PROMPT 1 -> In the text on conveying disaster information, what are currently the most widely used methods of transmitting such information to residents of a disaster-hit area?
PROMPT 2 -> Resume the text on conveying disaster information, picking up after its final sentence.
-------- DOCUMENT SECTION
Fire alarm notification system for the hearing impalredWhen a large-scale disaster strikes, obtaining many types of disaster information, such as that on damage and disaster countermeasures from the government, is indispensable for enabling individuals to take appropriate action to ensure their safety and that of their families and locality. At present, outdoor speakers connected to the government's disaster-prevention administration radio system and voice broadcasts using individual receivers are the most widely used methods of transmitting such information to the residents of a disaster hit area. However, noise and the distance from receivers may result in information not being heard or being misheard. Such methods have room for improvement because they do not allow residents to save or double-check the information and can make it difficult for information to be conveyed to the hearing impaired.

In response, we are analyzing the current state of the disaster-prevention administration radio system and researching ways to convey disaster information in an accurate and easy-to-understand way. The fruits of our efforts are being collected in the form of a disaster prevention information and document database for residents. For example, when making an announcement about some bridges that cannot be crossed, it would be easier for listeners to understand "there are bridges that cannot be crossed" and then adding the more detailed message "the bridges that are out of service are bridge A, bridge B, and bridge C," instead of saying only, "Bridge A, bridge B, and bridge C are out of service."
----------------
-------- RECORDED DATA
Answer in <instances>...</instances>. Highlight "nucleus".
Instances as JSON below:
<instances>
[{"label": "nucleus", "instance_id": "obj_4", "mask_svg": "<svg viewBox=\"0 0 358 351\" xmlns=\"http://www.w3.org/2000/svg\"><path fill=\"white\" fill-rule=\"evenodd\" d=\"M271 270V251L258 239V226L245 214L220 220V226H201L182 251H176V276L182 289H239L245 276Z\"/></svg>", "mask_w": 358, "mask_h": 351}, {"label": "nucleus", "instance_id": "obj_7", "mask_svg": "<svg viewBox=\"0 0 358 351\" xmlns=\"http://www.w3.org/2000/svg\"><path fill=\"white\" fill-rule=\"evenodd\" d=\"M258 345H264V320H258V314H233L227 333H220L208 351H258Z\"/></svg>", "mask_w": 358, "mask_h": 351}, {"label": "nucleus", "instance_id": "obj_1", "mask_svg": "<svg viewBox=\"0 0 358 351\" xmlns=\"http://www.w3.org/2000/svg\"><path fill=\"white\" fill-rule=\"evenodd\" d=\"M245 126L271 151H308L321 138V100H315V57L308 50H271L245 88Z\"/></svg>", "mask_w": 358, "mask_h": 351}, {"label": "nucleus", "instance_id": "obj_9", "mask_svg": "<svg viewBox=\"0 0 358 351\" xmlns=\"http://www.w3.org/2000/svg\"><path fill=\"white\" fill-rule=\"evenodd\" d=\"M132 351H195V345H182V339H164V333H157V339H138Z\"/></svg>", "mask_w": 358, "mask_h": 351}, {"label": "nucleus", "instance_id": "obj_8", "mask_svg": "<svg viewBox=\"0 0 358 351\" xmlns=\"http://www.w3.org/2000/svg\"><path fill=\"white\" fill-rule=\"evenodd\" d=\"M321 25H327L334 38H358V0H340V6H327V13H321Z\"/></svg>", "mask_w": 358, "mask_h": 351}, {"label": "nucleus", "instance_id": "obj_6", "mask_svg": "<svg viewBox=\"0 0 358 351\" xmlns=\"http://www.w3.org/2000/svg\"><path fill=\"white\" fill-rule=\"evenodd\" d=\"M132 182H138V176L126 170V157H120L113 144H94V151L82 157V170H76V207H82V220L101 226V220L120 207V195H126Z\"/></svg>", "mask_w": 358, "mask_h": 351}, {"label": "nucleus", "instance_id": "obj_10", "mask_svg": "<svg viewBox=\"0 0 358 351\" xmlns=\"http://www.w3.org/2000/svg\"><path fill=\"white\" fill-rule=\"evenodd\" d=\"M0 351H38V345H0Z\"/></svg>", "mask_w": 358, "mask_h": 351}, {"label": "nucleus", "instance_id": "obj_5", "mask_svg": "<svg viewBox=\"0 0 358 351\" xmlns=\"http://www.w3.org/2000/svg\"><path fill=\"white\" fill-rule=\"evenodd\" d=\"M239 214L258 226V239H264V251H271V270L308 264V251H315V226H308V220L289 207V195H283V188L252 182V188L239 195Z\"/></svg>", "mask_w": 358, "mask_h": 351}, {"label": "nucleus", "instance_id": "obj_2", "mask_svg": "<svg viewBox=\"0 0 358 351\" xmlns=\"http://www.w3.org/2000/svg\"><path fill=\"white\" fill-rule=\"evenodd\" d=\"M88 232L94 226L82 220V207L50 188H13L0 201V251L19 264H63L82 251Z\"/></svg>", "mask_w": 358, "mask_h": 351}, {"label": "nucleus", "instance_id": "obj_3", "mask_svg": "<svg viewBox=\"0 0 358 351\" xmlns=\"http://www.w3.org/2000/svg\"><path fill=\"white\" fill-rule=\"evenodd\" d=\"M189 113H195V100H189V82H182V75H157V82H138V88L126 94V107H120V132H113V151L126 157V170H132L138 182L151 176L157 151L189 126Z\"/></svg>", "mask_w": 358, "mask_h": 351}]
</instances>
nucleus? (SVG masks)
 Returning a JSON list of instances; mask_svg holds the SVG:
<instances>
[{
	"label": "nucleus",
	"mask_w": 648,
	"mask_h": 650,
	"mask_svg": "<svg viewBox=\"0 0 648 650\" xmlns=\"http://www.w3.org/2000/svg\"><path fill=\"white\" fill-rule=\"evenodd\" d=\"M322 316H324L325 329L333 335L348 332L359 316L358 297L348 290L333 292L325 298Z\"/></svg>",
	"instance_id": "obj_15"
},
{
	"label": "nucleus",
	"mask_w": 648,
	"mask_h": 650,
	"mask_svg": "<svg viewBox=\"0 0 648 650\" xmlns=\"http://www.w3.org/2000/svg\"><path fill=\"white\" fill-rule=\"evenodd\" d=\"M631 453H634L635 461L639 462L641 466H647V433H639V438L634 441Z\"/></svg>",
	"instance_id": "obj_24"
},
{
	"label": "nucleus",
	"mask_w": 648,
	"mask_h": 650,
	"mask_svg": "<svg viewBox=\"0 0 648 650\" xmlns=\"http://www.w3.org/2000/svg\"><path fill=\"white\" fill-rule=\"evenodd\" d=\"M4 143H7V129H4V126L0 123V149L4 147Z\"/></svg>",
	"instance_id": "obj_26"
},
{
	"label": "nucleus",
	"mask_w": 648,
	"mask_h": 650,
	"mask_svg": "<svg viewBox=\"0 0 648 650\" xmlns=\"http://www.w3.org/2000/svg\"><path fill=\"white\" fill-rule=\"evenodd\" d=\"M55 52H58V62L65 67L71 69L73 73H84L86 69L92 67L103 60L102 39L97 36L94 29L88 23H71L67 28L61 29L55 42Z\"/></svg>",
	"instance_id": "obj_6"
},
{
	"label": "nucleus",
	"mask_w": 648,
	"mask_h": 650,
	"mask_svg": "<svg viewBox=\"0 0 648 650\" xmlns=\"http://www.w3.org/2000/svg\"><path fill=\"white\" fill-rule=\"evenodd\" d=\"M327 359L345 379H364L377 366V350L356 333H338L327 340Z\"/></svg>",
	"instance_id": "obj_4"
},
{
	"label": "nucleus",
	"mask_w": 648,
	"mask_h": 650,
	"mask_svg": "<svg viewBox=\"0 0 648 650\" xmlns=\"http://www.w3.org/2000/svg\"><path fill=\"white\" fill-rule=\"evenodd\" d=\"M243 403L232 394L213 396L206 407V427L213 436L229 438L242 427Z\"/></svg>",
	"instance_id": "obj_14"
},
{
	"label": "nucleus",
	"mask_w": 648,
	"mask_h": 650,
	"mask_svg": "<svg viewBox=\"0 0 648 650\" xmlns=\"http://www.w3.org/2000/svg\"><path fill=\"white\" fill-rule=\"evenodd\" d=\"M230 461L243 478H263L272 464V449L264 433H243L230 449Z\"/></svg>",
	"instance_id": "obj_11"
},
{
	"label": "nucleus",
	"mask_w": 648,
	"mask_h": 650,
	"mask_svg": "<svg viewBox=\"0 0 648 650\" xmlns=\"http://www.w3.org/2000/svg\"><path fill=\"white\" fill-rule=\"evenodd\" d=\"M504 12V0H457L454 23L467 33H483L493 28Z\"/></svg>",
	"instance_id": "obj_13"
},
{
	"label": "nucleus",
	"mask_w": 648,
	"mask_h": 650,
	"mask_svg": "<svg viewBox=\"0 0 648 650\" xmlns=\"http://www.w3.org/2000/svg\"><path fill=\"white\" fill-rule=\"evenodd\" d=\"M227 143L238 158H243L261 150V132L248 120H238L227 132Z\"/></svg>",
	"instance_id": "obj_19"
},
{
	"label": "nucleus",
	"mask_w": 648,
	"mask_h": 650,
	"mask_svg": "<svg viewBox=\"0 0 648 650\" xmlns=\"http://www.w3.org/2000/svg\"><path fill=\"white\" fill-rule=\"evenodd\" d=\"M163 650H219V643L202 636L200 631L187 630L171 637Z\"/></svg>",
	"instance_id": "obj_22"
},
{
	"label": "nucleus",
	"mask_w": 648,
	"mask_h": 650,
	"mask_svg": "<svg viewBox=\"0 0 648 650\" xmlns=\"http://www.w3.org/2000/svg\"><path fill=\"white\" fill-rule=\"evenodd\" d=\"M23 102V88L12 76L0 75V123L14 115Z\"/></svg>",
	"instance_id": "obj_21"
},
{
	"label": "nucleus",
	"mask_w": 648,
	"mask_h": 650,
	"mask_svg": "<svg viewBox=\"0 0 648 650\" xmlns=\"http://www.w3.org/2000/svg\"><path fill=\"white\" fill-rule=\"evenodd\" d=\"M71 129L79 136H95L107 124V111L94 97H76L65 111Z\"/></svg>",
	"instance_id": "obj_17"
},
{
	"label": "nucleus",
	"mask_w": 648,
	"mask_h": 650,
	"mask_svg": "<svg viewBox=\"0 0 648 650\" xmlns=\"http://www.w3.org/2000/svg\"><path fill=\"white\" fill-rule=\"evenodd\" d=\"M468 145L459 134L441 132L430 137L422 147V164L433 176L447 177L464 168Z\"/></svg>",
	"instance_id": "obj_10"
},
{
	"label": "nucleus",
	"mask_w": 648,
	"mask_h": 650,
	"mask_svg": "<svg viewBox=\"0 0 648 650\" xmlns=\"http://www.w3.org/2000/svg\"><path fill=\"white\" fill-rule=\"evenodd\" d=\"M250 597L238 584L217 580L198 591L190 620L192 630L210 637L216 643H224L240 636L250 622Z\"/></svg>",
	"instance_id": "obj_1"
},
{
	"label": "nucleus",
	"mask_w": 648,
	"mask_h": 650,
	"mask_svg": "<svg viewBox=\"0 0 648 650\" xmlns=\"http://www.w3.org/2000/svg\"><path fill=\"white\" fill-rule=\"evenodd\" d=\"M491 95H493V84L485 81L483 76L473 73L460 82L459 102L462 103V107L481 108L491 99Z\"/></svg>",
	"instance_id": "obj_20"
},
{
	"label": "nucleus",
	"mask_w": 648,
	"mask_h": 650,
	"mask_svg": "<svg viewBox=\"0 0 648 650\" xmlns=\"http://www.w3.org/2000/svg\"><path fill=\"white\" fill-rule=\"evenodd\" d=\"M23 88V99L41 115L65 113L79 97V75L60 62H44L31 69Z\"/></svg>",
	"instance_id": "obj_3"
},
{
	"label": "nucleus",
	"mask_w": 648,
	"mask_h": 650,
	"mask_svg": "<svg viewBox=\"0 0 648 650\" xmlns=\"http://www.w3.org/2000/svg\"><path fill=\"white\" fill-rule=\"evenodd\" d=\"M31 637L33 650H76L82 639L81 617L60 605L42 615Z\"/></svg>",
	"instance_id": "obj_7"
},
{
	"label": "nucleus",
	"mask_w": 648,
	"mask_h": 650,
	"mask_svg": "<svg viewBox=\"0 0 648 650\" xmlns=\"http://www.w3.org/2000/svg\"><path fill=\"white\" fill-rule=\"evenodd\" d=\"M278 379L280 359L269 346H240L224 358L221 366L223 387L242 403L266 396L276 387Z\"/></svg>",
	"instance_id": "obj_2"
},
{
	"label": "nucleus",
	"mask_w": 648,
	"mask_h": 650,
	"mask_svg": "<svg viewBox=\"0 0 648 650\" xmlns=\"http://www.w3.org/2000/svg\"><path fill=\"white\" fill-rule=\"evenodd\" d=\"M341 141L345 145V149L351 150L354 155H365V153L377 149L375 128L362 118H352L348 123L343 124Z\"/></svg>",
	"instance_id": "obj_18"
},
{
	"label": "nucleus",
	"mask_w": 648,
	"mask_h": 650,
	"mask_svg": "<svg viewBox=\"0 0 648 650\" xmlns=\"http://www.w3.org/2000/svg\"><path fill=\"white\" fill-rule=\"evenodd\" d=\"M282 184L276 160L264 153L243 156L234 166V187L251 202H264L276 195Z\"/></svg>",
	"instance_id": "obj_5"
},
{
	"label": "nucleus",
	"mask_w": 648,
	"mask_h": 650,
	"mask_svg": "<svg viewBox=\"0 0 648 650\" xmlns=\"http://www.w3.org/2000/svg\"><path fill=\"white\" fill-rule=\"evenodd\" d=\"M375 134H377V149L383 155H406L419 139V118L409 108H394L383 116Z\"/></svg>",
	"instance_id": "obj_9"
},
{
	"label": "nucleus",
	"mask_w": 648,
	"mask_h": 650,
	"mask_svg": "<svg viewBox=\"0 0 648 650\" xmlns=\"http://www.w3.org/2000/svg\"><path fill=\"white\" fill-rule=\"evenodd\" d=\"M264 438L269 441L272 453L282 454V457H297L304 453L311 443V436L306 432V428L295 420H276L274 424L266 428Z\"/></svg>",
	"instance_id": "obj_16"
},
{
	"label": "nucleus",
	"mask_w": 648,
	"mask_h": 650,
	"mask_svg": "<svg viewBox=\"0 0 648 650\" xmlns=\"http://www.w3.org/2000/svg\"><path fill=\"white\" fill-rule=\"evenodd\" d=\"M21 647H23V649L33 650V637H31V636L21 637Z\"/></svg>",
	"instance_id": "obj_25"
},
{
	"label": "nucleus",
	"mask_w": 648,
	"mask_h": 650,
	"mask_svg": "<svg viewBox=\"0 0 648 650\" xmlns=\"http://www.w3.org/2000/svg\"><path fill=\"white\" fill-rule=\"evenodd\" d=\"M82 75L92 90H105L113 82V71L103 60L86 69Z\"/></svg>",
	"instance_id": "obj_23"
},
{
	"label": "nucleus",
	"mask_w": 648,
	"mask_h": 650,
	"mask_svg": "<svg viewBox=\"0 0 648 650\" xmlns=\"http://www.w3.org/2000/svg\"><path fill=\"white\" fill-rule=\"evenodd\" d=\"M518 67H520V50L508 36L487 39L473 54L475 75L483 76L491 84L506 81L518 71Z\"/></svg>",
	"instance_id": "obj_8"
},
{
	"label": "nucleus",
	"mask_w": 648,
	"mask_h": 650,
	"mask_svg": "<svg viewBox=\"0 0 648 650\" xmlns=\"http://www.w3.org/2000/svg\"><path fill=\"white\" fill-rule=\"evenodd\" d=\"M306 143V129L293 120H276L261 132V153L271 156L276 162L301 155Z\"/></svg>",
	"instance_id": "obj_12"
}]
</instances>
----------------
TASK RESULT 1 -> Outdoor speakers connected to the government's disaster-prevention administration radio system, and voice broadcasts using individual receivers.

TASK RESULT 2 ->
We have also developed a fire alarm notification system for those who cannot evacuate on their own and the hearing impaired. At present, we are conducting R&D on making the system available as a receiving terminal system for not only fires, but for other disasters, as well. We are also involved in R&D on alternative means of warning not only the hearing impaired, but also those with other impairments, by means of vibration, light, and smell, in addition to conventional audible means such as bells and sirens.